Problem description:
Extract the lines from the first one through the one that contains "What is the title of the slide containing the chart? Rare", inclusive, and reproduce them exactly.

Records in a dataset
=-=-=

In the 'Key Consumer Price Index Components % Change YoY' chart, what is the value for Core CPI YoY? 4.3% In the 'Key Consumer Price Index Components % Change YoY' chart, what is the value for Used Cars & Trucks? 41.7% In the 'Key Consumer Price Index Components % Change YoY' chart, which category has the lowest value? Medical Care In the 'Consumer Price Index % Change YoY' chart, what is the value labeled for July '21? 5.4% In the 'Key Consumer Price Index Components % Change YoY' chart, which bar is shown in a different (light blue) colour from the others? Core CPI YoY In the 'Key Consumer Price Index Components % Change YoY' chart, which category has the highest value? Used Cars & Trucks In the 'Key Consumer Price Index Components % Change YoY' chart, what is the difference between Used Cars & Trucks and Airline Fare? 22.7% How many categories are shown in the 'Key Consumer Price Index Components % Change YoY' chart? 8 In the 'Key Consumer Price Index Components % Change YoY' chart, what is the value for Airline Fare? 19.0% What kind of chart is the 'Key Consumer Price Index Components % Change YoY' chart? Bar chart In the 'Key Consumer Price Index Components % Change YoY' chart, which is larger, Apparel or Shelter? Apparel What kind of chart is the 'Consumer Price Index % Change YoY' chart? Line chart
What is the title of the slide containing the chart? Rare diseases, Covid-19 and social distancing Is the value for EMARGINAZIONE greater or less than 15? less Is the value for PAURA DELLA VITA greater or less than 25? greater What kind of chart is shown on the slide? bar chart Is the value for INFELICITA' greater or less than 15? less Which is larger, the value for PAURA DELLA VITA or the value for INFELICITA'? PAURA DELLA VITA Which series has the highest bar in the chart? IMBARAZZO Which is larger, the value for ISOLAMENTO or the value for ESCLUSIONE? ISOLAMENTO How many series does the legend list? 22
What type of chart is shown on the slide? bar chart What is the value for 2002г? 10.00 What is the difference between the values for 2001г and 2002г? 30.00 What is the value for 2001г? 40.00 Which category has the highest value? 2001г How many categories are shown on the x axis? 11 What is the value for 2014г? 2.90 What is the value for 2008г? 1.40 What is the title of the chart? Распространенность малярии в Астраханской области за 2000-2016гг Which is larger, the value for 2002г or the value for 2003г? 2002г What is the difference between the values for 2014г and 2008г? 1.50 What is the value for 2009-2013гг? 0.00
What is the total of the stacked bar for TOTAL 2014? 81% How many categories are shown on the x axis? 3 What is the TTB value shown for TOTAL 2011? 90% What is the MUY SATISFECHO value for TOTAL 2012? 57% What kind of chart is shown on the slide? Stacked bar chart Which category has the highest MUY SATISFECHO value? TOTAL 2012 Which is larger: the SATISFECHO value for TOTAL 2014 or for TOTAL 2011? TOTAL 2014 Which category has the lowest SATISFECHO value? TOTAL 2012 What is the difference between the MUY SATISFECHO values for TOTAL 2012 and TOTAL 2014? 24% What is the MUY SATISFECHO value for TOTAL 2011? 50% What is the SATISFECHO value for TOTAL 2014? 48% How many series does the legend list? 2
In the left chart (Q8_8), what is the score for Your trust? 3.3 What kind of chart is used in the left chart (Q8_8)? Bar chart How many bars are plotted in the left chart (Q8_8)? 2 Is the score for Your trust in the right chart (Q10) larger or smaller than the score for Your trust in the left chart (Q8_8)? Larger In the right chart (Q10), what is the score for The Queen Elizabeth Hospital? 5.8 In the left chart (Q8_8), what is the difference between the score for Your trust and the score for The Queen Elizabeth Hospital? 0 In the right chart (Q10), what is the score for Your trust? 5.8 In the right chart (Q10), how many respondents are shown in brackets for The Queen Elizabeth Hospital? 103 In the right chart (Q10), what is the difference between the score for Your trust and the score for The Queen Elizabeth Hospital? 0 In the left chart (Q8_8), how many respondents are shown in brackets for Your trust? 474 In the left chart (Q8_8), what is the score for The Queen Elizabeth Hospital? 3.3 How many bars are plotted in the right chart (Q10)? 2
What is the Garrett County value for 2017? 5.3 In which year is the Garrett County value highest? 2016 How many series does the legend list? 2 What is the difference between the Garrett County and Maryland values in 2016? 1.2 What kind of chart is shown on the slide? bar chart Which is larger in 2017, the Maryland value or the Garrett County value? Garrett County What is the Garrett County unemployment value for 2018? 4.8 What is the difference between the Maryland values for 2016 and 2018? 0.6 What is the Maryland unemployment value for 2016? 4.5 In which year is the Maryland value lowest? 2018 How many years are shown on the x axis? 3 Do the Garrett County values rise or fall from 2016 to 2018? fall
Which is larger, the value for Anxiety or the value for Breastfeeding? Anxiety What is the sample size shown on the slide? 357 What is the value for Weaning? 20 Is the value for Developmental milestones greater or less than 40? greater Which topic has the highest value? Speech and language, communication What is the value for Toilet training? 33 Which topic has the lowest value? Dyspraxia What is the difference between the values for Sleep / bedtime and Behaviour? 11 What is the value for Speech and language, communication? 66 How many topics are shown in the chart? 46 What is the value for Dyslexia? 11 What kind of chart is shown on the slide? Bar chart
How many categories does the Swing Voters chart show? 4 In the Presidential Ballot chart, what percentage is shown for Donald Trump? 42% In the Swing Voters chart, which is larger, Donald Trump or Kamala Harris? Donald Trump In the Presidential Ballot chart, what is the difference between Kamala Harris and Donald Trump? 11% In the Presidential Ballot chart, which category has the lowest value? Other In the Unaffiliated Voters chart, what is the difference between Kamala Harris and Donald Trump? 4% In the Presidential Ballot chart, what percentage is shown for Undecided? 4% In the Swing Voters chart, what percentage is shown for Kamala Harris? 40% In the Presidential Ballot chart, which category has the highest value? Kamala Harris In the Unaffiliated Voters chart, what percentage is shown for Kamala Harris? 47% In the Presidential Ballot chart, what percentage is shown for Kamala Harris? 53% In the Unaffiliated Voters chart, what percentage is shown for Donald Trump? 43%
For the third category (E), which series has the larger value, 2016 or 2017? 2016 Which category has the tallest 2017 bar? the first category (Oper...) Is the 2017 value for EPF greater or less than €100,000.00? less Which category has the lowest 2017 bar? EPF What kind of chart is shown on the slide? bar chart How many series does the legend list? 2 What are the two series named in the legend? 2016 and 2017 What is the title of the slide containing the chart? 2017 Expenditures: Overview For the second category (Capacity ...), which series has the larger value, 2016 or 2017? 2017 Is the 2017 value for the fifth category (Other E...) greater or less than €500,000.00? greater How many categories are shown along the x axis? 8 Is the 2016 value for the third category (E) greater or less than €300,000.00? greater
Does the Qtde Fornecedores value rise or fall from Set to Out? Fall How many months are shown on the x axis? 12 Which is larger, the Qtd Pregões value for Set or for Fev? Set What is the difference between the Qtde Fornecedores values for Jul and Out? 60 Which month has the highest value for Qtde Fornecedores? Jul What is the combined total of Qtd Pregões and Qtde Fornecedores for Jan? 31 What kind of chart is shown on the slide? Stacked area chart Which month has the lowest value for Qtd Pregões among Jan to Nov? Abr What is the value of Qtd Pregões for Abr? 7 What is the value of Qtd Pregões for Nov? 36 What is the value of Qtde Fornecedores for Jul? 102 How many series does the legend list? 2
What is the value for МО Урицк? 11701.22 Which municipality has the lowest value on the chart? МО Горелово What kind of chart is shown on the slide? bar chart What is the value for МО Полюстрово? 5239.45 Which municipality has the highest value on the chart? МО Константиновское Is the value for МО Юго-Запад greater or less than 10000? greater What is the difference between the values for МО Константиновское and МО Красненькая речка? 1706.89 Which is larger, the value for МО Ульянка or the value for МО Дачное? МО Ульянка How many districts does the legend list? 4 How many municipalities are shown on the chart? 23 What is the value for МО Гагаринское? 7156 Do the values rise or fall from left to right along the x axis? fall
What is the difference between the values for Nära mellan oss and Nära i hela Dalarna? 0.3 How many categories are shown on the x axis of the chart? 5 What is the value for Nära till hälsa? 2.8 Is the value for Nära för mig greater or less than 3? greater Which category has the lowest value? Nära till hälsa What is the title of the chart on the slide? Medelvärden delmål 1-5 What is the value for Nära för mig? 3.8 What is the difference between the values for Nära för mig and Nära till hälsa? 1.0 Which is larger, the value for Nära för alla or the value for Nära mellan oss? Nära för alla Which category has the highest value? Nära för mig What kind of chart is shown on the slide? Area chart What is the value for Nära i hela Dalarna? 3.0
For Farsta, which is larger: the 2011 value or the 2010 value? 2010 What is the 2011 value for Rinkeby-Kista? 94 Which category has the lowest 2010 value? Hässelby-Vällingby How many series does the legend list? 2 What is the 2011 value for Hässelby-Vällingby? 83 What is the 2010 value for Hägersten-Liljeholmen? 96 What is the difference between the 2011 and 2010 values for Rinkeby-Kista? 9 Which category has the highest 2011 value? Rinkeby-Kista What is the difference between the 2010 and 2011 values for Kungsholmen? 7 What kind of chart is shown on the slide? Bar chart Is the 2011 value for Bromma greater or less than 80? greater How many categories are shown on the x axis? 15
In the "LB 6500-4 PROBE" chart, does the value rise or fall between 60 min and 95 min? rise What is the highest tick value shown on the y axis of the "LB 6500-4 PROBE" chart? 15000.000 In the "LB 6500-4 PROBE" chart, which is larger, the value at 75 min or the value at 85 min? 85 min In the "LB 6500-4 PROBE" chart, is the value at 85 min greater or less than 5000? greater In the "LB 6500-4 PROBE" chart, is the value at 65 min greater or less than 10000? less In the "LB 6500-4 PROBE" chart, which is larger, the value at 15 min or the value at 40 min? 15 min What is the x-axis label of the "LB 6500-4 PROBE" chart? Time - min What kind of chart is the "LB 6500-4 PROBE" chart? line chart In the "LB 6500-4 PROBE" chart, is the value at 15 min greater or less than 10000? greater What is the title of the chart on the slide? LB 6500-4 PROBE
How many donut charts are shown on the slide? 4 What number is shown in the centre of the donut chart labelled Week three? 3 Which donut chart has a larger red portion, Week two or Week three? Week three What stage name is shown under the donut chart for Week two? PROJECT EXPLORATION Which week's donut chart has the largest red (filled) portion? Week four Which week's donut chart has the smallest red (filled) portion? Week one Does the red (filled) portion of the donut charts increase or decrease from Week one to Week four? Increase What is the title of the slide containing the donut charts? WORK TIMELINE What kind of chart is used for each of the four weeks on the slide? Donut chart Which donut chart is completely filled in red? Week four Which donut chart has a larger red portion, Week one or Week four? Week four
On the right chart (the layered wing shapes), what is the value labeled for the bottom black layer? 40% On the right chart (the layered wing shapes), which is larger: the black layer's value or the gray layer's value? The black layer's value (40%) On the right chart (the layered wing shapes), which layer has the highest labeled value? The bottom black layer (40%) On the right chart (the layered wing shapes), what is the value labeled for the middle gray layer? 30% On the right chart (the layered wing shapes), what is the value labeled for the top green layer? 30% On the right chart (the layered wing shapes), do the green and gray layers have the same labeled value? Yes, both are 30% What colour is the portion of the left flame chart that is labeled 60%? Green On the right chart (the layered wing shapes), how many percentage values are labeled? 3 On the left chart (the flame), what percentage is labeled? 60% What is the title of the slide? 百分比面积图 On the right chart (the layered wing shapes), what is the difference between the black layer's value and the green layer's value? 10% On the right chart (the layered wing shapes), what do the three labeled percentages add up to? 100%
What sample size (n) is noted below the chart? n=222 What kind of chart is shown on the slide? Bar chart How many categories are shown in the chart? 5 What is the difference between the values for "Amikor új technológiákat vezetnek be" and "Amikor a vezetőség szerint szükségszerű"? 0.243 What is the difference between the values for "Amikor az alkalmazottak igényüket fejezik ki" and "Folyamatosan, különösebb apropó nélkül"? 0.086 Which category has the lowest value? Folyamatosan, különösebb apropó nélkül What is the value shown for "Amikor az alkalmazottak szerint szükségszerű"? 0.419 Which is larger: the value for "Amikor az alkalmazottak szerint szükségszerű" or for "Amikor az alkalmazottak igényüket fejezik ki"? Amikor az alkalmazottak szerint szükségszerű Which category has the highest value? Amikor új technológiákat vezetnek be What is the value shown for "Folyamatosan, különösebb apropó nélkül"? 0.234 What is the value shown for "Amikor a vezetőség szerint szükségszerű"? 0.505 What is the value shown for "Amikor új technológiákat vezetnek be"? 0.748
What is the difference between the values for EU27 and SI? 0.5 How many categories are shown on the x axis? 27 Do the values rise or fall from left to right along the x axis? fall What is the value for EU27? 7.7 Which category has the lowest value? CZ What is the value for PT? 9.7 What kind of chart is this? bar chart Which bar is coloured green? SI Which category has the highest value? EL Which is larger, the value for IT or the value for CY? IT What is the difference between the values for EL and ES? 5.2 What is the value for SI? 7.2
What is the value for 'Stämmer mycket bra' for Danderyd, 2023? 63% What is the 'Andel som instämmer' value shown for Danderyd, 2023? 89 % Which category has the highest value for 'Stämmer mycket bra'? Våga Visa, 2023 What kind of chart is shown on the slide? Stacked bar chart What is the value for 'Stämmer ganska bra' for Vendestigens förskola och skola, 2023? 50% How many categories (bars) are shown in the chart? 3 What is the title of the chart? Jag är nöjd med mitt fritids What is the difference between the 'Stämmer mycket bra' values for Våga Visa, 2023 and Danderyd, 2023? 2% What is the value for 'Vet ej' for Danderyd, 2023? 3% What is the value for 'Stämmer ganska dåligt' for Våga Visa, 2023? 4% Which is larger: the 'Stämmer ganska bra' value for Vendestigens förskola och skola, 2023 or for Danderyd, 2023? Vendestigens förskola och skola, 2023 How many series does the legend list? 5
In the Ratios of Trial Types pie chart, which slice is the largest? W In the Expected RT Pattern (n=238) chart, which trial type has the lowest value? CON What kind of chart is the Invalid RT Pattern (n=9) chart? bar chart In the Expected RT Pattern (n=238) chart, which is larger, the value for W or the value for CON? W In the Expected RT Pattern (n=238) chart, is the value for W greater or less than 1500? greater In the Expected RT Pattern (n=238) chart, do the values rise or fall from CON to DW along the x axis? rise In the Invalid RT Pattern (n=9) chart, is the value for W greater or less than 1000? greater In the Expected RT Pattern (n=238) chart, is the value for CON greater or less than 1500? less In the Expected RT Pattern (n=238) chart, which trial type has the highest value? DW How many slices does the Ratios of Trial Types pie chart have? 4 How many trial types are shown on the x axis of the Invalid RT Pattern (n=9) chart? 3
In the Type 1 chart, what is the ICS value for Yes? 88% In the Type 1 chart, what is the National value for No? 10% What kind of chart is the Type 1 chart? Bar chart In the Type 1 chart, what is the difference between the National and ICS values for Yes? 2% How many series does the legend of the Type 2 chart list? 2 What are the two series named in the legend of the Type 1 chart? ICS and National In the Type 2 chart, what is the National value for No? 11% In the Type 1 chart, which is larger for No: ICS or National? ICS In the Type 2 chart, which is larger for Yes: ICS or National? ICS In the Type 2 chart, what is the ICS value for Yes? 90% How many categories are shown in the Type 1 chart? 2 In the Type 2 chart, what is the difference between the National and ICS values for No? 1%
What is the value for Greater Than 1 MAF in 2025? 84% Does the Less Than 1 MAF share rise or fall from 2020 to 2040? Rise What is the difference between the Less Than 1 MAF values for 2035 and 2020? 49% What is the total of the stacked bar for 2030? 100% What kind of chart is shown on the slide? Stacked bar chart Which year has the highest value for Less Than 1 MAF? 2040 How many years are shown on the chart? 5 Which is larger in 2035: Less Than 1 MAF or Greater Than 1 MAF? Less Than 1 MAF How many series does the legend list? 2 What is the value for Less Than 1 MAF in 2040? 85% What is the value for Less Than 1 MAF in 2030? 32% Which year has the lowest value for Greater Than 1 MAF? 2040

=-=-=

Solution:
In the 'Key Consumer Price Index Components % Change YoY' chart, what is the value for Core CPI YoY? 4.3% In the 'Key Consumer Price Index Components % Change YoY' chart, what is the value for Used Cars & Trucks? 41.7% In the 'Key Consumer Price Index Components % Change YoY' chart, which category has the lowest value? Medical Care In the 'Consumer Price Index % Change YoY' chart, what is the value labeled for July '21? 5.4% In the 'Key Consumer Price Index Components % Change YoY' chart, which bar is shown in a different (light blue) colour from the others? Core CPI YoY In the 'Key Consumer Price Index Components % Change YoY' chart, which category has the highest value? Used Cars & Trucks In the 'Key Consumer Price Index Components % Change YoY' chart, what is the difference between Used Cars & Trucks and Airline Fare? 22.7% How many categories are shown in the 'Key Consumer Price Index Components % Change YoY' chart? 8 In the 'Key Consumer Price Index Components % Change YoY' chart, what is the value for Airline Fare? 19.0% What kind of chart is the 'Key Consumer Price Index Components % Change YoY' chart? Bar chart In the 'Key Consumer Price Index Components % Change YoY' chart, which is larger, Apparel or Shelter? Apparel What kind of chart is the 'Consumer Price Index % Change YoY' chart? Line chart
What is the title of the slide containing the chart? Rare diseases, Covid-19 and social distancing Is the value for EMARGINAZIONE greater or less than 15? less Is the value for PAURA DELLA VITA greater or less than 25? greater What kind of chart is shown on the slide? bar chart Is the value for INFELICITA' greater or less than 15? less Which is larger, the value for PAURA DELLA VITA or the value for INFELICITA'? PAURA DELLA VITA Which series has the highest bar in the chart? IMBARAZZO Which is larger, the value for ISOLAMENTO or the value for ESCLUSIONE? ISOLAMENTO How many series does the legend list? 22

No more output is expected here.